━━ DATA TO USE

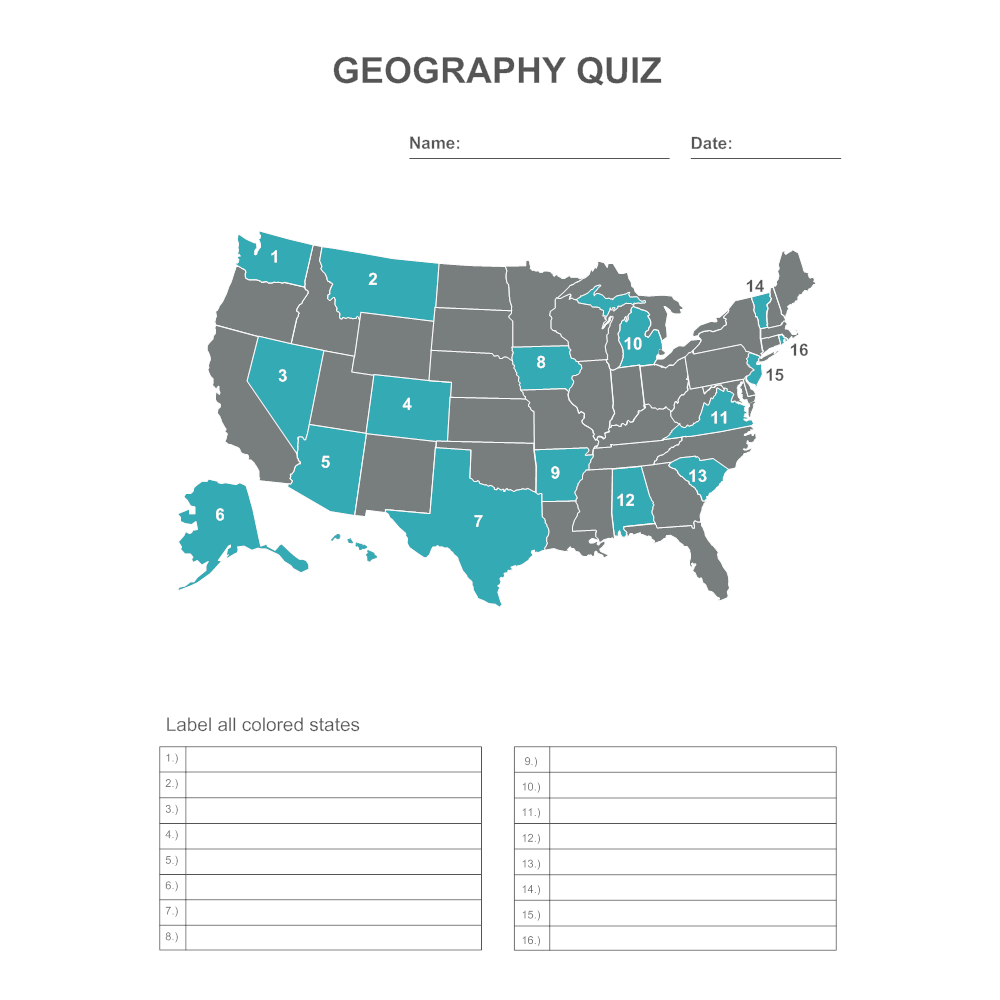 GEOGRAPHY QUIZ

Name:

Date:

1
2
3
4
5
6
7
8
9
10
11
12
13
14
15
16

Label all colored states

| 1.) | |
|---|---|
| 2.) | |
| 3.) | |
| 4.) | |
| 5.) | |
| 6.) | |
| 7.) | |
| 8.) | |

| 9.) | |
|---|---|
| 10.) | |
| 11.) | |
| 12.) | |
| 13.) | |
| 14.) | |
| 15.) | |
| 16.) | |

━━━━

- DIRECTIONS: Transcribe every record above exactly, leaving out the pictures.

- YOUR SOLUTION:
 GEOGRAPHY QUIZ

Name:

Date:

1
2
3
4
5
6
7
8
9
10
11
12
13
14
15
16

Label all colored states

| 1.) | |
|---|---|
| 2.) | |
| 3.) | |
| 4.) | |
| 5.) | |
| 6.) | |
| 7.) | |
| 8.) | |

| 9.) | |
|---|---|
| 10.) | |
| 11.) | |
| 12.) | |
| 13.) | |
| 14.) | |
| 15.) | |
| 16.) | |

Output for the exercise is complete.